A few of my pals worked dredge rigs. Most stayed with it, a very good point sir. Did you ever run into a former door gunner in Nam, last name Decker from Pearl River, LA? The locals near Piney Point jumped him for getting some attention from a gal that liked him more than them… Went to his truck, got an axe handle, and beat the fuck out of all three of them.President of SIU Mike Sacco had his arm around his shoulders a few weeks later at a meeting which I cannot remember the subject. Last time I saw George was on an early flight to New Orleans from Norfolk., They dragged anchor in heavy Outer Banks weather and damaged Oregon Inlet Bridge. His hands were full. Damn good fellow who left us too soon. He also worked for Dixie Carriers on the “Rebel”.
Years ago I had a friend who sailed in the oil industry. She would join the ship in California, sail up to Valdez to load, head down to Barbers Point to discharge to a buoy, then go back to California. One hundred and twenty days later she stepped off the ship. I thought it was atrocious. The whole time she was gangway up before gangway up became a term. To her it was just the job. She loved it.

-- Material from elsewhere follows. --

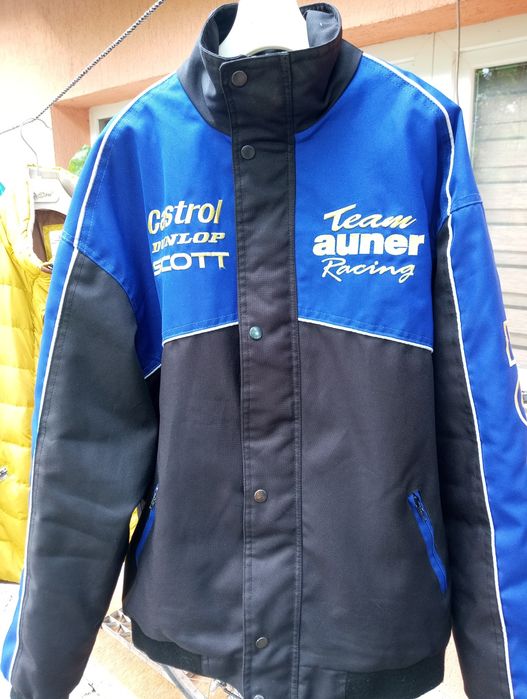 Geaca motocross enduro auner racing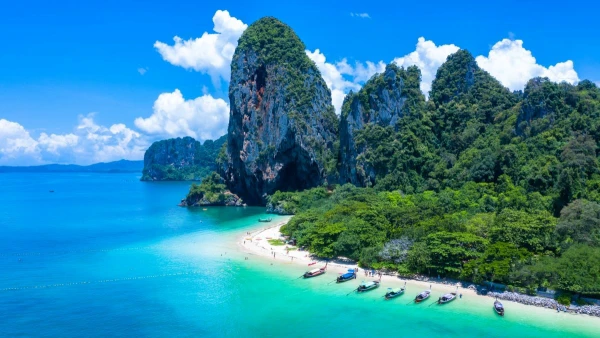 BANGKOK ÉS KRABI SZILVESZTERKOR **** 7. kép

Now, if you ask an MSC guy to do that they lose their shit. But an MSC guy will be months overdue and take that in stride. They’ll go home for a month and head back for another six. That’s something my friend would’t have tolerated.
So, does the square peg find a square hole? Or does the fluid take the shape of its container?
That’s why I asked the question about what attracts or repels mariners to a certain sector. Why are some people okay with the abhorrent while others will quit at the first opportunity? What are the trade-offs that make a sector okay?
Most people just fit better doing what they know. They have already adjusted their attitudes to it and organized their lives around it. Change can be difficult.
Haven’t seen any of them lately. Are there any left?
Yes there are, but nowhere near as many as in the “Golden Age” of Norwegian shipping (1960/70s) when there were >60000 active seamen in Norway, mostly on ships under Norwegian flag.
Today there are far fewer and many are working on ships under foreign flag, while many ships flying Norwegian flag (NIS) has no Norwegians on board.